Step 8 – Now, create a Fluentd configuration (conf/fluentd.conf)
using your preferred editor and input the following below configuration. The Fluentd container service can now receive log messages and forward them to the Elasticsearch container service.
# fluentd/conf/fluentd.conf
<source>
@type forward
port 24224
bind 0.0.0.0
</source>
<match *.**>
@type copy
<store>
@type elasticsearch_dynamic
hosts elasticsearch:9200
user admin
password admin
include_tag_key true
type_name access_log
tag_key @log_name
flush_interval 10s
include_timestamp true
index_name ${tag_parts[0]}
</store>
<store>
@type stdout
</store>
<buffer tag>
@type memory # or file
flush_thread_count 4
</buffer>
</match>
Inspect Structure of EFK Stack
Finally, run the commands below to inspect the structure of the EFK Stack project directory. Before you can view the structure of the EFK stack project, run the sudo apt install tree -y
command to install the tree command.

As you can see from the above screenshot, we have established the tree structure of the EFK stack project.
ls - Checking list of files and directory
tree - Checking directory structure
Deploying EFK Stack with Docker
We have now created and set up all of the configuration files required for deploying the EFK Stack with Docker and Docker Compose. The next step is to deploy the EFK Stack using the docker-compose command, which will execute in your project directory (/efk).
Step 1 – First, navigate to theefk
project working directory with the below command.
cd ~/efkstack/
Step 2 – Next, run the docker-compose
command below to deploy (up)
the EFK Stack log analysis and log monitoring system.
docker-compose up -d
The above command will download the Docker images, Elasticsearch and Kibana for you. The Fluentd Docker image is built automatically using the Dockerfile in the fluentd directory. Deployment may take some time, depending on the Docker host’s specifications.
The screenshot below shows the build process for the Fluentd Docker image.

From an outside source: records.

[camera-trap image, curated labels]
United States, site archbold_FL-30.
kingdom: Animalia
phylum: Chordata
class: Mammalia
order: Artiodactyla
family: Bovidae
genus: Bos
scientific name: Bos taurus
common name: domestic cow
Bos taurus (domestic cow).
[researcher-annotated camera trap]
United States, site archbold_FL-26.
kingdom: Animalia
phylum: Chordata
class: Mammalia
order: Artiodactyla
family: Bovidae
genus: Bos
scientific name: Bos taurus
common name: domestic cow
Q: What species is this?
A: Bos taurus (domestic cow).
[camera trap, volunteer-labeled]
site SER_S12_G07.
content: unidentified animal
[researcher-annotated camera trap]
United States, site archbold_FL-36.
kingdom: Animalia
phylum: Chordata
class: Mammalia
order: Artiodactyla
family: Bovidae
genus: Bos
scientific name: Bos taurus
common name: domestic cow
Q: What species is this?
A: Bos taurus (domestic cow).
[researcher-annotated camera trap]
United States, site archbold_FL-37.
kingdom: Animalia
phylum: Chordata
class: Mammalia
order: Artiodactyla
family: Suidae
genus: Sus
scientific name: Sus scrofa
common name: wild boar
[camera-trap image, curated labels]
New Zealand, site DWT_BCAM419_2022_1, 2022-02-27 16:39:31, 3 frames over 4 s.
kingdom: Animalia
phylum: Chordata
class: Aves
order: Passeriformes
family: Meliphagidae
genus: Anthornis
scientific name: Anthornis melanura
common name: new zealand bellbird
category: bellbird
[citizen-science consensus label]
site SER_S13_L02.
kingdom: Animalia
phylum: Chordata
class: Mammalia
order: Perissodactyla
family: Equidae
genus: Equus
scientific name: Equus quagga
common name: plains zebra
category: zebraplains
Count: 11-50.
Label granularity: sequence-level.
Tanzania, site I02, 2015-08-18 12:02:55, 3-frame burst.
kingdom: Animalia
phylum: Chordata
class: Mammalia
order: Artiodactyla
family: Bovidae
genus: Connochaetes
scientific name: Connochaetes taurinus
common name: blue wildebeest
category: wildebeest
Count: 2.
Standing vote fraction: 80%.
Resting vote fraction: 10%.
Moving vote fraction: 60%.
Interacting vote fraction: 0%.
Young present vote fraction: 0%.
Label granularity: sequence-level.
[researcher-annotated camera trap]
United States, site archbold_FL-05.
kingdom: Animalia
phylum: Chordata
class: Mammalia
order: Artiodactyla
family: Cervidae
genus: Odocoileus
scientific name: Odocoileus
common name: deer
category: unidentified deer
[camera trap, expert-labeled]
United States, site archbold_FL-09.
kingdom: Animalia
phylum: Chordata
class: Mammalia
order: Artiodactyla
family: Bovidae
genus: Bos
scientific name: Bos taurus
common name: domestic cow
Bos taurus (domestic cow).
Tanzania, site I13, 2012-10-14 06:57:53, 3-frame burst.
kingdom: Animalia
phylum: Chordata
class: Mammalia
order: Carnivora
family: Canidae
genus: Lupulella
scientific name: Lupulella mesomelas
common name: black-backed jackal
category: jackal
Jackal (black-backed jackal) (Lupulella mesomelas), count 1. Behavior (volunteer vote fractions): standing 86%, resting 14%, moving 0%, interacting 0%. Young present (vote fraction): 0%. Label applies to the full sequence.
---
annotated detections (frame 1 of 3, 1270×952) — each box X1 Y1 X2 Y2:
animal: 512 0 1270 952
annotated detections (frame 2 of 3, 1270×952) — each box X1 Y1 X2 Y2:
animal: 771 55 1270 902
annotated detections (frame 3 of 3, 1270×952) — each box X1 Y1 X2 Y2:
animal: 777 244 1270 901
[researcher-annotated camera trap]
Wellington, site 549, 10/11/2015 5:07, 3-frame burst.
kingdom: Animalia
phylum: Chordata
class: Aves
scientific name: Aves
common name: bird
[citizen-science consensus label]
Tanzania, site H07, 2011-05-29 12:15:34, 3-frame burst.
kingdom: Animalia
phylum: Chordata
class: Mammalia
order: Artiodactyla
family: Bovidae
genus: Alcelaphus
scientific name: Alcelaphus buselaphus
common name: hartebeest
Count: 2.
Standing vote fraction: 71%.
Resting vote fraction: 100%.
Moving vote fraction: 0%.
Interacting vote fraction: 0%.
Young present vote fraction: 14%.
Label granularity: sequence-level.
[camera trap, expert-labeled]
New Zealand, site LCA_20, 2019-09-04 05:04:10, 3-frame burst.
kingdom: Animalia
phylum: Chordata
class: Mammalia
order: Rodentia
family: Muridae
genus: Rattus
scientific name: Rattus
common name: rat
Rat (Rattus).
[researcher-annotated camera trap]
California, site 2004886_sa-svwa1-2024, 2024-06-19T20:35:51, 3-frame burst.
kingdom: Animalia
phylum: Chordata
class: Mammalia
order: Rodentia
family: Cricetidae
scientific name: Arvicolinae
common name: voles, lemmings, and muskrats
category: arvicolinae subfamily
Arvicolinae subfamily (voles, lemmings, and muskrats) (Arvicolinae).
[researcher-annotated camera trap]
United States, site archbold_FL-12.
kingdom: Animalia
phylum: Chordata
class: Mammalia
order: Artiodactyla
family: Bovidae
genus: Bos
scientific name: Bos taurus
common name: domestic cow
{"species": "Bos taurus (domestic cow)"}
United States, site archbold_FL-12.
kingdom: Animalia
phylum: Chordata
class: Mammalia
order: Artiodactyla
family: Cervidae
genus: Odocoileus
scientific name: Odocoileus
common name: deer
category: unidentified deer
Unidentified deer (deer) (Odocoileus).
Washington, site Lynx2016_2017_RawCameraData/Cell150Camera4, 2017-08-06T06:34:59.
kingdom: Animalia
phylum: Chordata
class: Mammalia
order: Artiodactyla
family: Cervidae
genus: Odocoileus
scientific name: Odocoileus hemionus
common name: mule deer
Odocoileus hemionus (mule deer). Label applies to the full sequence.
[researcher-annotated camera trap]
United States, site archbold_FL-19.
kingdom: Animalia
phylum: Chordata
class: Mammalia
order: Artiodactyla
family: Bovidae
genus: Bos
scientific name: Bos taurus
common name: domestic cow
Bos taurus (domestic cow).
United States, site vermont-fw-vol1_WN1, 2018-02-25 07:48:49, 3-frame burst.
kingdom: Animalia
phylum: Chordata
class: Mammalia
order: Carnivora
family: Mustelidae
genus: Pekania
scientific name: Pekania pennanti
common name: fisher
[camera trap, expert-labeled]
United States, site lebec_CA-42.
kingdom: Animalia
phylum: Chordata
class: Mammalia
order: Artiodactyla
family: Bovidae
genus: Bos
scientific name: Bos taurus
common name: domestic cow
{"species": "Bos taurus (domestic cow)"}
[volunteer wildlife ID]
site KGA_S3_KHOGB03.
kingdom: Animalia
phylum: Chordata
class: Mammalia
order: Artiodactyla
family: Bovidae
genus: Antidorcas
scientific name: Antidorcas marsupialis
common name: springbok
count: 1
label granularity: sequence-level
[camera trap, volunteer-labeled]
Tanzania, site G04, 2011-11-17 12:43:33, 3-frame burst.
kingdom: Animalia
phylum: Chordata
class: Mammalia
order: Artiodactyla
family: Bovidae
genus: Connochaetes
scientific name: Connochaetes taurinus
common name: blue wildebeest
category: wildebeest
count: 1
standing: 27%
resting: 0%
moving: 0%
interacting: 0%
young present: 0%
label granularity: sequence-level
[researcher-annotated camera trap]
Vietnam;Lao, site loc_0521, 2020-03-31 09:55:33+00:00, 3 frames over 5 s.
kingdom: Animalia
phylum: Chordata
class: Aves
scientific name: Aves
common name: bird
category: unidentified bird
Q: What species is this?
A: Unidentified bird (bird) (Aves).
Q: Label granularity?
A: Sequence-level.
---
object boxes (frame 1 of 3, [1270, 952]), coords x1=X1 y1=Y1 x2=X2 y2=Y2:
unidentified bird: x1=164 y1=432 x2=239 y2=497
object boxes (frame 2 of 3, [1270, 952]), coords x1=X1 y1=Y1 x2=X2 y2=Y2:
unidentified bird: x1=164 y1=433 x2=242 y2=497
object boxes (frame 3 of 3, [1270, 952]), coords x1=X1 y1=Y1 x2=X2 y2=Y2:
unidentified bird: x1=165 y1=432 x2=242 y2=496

Next is the screenshot showing the deployment is complete, and the Kibana container service is running.

Next, check the logs of the EFK stack build process by running each of the commands listed below. Run these commands whenever you encounter an error during the deployment process.
# Checking logs for service fluentd
docker-compose logs fluentd
# Checking logs for service kibana
docker-compose logs kibana
Finally, the Elasticsearch, Fluentd and Kibana (EFK) stack is completed; now you can run the docker ps
command to verify that the three (3) containers are up and running.